Le 4ème round du dialogue inter-burundais se tient à l'hôtel Ngurdoto, Arusha © Yaga

Arusha : pour y faire quoi au juste ?

Le dernier round du dialogue interburundais tire à sa fin. Vu le profil des protagonistes de cette grande messe dite par Mkapa, faut-il s’attendre à grand-chose ? Pour le blogueur Anicet Nyamweru, « il ne faut pas se laisser distraire par Arusha.»

Nous connaissons tous les vrais protagonistes de ce match final qui se joue à Arusha. Qu’ils se rendent à Arusha  ou non, qu’ils se fassent représenter ou pas, qu’ils jouent la politique de la chaise vide ou pas, nous connaissons les forces et les faiblesses de chacun d’eux.

D’un côté, il y a une équipe composée par cette opposition radicale désagrégée et à l’agonie   et ses acolytes de la société civile, que je qualifie de pseudo société civile, eux aussi disparates et déboussolés. Cette  équipe malheureuse est noyée dans une infinité de partis  politiques qui pour la plupart n’existent que de noms et une pluie d’organisations de la société civile dont le bruit reste inaudible et sans effet.

D’un autre côté, il y a une autre équipe composée du gouvernement, du parti au pouvoir et ses alliés, une équipe on ne peut plus soudée,  tactiquement habile, une équipe qui a gagné presque la totalité des matchs qu’elle a livrés à domicile ou à l’étranger (dans l’EAC, à Addis Abeba, à New York, à Genève, à La Haye, … ), une équipe qui, fière d’avoir déjà remporté la coupe avant la fin de saison, attend de pied ferme la saison de 2020. Finalement une équipe  en position de force qui a toutes les cartes dans sa poche.

À Bujumbura la machine était déjà en  marche

Au Burundi, le dialogue inter-burundais a été couronné de succès. De l’Est à l’Ouest,  du Nord au Sud en passant par le Centre, le peuple burundais s’est déjà exprimé sur comment il veut que le pays soit gouverné. On ne le dira jamais assez, le peuple est souverain, vox pupuli vox dei. L’avenir du pays n’est pas l’apanage de la seule élite burundaise, encore moins des seuls hommes politiques, car le peuple a décidé de prendre en main son destin. En effet, en démocratie, une opinion d’un pauvre paysan de Bwambarangwe a le même poids que celle d’un professeur ou d’un docteur  qui a fait de hautes ou longues études à Bruxelles ou à Paris.   

Le rapport de ces consultations populaires a été donné aux instances habilitées, il ne reste que la mise en application de la volonté du peuple qui y est exprimée.  Par exemple, la révision de la Constitution pour lever des équivoques constatées dans certaines dispositions et pour l’adapter aux réalités du moment. Ce processus est en cours.

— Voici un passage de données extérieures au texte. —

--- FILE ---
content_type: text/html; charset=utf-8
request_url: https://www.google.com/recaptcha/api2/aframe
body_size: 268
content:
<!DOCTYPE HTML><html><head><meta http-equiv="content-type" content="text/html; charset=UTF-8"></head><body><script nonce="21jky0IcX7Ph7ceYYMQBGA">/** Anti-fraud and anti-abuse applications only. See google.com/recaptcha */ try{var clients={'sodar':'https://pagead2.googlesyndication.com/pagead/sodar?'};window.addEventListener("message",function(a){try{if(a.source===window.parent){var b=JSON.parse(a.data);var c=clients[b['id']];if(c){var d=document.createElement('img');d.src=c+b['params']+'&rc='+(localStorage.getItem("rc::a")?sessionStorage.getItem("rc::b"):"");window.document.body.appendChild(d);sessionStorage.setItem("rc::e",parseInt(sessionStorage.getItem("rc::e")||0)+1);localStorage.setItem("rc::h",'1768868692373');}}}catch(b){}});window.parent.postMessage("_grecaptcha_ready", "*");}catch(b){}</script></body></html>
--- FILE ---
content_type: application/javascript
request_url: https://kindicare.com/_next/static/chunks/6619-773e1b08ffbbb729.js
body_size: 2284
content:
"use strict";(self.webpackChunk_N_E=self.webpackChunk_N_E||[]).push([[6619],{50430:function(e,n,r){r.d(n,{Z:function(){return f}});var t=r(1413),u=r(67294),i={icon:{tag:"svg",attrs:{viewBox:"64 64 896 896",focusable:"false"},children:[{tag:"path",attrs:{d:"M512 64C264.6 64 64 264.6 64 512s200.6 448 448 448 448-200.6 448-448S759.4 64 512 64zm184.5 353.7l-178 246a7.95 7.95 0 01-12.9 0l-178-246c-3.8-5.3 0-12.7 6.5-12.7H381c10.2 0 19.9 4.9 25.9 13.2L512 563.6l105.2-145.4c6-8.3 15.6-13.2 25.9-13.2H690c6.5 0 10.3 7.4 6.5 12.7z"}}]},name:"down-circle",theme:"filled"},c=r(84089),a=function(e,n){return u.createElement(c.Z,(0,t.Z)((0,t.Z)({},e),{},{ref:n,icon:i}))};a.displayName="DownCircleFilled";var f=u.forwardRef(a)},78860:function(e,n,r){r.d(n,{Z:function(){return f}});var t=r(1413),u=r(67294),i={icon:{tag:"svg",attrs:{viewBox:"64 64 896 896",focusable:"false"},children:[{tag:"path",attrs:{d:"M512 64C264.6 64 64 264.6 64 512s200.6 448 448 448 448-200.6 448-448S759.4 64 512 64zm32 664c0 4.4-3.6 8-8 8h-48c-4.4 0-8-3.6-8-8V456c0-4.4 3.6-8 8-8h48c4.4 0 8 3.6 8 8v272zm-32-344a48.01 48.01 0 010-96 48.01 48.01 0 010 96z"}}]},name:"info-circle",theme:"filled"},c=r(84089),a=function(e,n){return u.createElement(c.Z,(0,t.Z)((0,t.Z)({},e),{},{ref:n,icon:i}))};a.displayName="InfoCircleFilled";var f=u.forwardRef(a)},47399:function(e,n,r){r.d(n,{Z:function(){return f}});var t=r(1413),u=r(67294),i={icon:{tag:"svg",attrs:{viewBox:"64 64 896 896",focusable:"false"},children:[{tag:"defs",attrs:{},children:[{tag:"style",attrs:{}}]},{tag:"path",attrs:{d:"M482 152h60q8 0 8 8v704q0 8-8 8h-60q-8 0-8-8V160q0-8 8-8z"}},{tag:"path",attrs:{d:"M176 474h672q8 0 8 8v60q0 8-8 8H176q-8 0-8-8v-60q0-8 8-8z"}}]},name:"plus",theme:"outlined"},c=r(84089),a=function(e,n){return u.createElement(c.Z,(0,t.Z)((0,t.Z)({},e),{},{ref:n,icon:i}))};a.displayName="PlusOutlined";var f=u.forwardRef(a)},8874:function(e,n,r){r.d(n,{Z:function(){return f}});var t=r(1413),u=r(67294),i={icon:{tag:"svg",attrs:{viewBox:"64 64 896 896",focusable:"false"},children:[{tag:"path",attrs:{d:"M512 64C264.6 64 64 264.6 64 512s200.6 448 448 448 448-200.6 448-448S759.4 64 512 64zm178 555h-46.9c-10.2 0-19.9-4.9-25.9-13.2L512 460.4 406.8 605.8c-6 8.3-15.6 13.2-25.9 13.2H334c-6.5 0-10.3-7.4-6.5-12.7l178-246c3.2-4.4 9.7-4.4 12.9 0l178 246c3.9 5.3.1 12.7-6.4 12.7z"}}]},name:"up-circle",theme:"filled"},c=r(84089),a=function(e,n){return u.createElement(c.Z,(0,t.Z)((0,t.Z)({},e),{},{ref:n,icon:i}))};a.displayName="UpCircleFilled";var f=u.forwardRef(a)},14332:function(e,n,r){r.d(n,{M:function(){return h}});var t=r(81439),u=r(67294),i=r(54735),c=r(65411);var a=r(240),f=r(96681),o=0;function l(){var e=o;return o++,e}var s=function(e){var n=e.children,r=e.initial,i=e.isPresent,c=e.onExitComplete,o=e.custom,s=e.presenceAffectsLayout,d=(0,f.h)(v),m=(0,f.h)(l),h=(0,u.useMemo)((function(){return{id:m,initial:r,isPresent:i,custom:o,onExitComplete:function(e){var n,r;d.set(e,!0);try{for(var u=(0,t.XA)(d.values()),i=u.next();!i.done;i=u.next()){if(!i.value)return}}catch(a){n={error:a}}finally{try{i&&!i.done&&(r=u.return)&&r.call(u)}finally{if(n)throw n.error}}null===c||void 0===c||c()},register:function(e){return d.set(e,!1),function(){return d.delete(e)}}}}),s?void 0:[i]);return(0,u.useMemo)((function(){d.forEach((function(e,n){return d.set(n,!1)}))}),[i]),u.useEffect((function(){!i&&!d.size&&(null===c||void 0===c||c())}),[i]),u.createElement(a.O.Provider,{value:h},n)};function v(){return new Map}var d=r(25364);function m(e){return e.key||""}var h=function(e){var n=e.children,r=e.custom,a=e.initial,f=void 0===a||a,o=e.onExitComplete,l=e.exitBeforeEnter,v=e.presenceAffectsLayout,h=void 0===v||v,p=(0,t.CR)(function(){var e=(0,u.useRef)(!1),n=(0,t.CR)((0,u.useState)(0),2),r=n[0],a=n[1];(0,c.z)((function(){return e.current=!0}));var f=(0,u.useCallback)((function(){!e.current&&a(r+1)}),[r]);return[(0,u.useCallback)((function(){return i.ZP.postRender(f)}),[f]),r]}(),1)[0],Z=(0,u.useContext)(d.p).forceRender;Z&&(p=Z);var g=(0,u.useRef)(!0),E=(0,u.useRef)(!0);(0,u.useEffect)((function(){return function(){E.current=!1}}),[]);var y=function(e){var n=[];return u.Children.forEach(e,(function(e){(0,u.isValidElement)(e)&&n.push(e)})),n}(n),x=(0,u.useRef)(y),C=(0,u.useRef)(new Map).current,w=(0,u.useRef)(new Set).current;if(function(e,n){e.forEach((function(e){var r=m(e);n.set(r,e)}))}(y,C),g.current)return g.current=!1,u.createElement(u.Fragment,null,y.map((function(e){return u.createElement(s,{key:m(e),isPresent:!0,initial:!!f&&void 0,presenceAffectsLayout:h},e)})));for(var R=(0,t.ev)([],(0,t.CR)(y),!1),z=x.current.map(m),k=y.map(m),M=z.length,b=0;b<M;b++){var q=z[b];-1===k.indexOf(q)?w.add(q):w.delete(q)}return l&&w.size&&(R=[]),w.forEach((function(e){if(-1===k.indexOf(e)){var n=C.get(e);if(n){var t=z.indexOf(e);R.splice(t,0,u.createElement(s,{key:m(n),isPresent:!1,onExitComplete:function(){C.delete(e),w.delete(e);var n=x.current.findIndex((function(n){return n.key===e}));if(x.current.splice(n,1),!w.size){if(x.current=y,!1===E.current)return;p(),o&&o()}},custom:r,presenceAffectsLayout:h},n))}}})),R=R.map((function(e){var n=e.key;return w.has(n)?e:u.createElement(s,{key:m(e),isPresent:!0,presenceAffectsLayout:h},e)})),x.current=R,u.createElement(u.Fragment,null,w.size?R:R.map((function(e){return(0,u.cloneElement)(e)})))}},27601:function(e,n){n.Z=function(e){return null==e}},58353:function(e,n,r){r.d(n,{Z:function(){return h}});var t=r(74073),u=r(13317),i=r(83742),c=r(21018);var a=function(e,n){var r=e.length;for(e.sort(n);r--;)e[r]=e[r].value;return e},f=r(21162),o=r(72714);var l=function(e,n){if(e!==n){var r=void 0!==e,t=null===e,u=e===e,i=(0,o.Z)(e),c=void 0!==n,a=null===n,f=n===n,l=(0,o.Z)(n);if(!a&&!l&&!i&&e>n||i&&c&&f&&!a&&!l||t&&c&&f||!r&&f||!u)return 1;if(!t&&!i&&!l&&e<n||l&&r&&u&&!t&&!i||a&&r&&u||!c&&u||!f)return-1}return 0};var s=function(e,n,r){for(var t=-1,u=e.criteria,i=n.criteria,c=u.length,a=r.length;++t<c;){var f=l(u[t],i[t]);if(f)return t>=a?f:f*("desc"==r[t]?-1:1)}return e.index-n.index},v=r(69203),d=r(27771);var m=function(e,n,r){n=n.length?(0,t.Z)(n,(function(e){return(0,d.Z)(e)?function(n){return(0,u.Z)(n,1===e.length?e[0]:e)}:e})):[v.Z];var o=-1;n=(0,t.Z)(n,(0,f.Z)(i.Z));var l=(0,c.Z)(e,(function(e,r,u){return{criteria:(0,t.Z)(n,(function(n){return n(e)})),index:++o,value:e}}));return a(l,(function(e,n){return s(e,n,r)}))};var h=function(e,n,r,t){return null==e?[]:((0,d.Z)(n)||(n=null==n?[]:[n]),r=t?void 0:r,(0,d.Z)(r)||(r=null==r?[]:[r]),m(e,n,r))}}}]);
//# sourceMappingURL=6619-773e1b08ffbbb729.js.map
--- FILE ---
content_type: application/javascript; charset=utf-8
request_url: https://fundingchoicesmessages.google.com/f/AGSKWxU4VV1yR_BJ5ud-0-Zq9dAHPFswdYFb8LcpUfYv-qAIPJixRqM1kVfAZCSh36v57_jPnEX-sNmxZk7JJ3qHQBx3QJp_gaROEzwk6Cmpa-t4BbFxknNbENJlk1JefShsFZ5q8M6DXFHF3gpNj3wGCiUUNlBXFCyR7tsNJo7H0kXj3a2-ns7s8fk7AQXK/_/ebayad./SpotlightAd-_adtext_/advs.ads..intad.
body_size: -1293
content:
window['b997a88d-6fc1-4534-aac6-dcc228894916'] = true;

Les partis politiques ont les yeux fixés sur l’échéance de 2020 et chacun tente de gagner de nouveaux membres alors que, hélas, l’opposition radicale cherche à gagner la sympathie de l’électorat européen. Patriote plus que jamais, le peuple burundais a été sollicité pour financer lui-même les élections de 2020.  Après l’appel lancé par le chef de l’Etat Pierre Nkurunziza, la population se mobilise, elle ne compte plus sur les aides des Occidentaux qui cherchent à peser sur l’issue des élections et qui coupent les robinets dès qu’ils constatent que leurs propres intérêts ne sont pas servis.

À quoi aura servi Arusha finalement ?

Toutefois, les assises d’Arusha n’auront pas accouché d’une souris. Les efforts de la facilitation régionale auront permis d’apaiser les esprits de ceux qui avaient été tourmentés par les turbulences de 2015, et les résultats sont tangibles : des milliers de burundais qui avaient fui le pays commencent à rentrer. Certaines femmes et hommes politiques qui avaient fui le pays sont déjà sur le territoire national et d’autres ont déjà annoncé leur retour incessant. Finalement, la messe d’Arusha aura permis de revivifier la confiance entre les différentes forces vives de la Nation et préparer un bon climat politico-sécuritaire pour les élections de 2020, pour que ces dernières  soient pacifiques, inclusives et beaucoup plus transparentes. L’opposition radicale, au lieu de se perdre dans des visions fallacieuses et des débats inféconds,  n’a qu’à  être réaliste et rattraper ce train en marche vers 2020.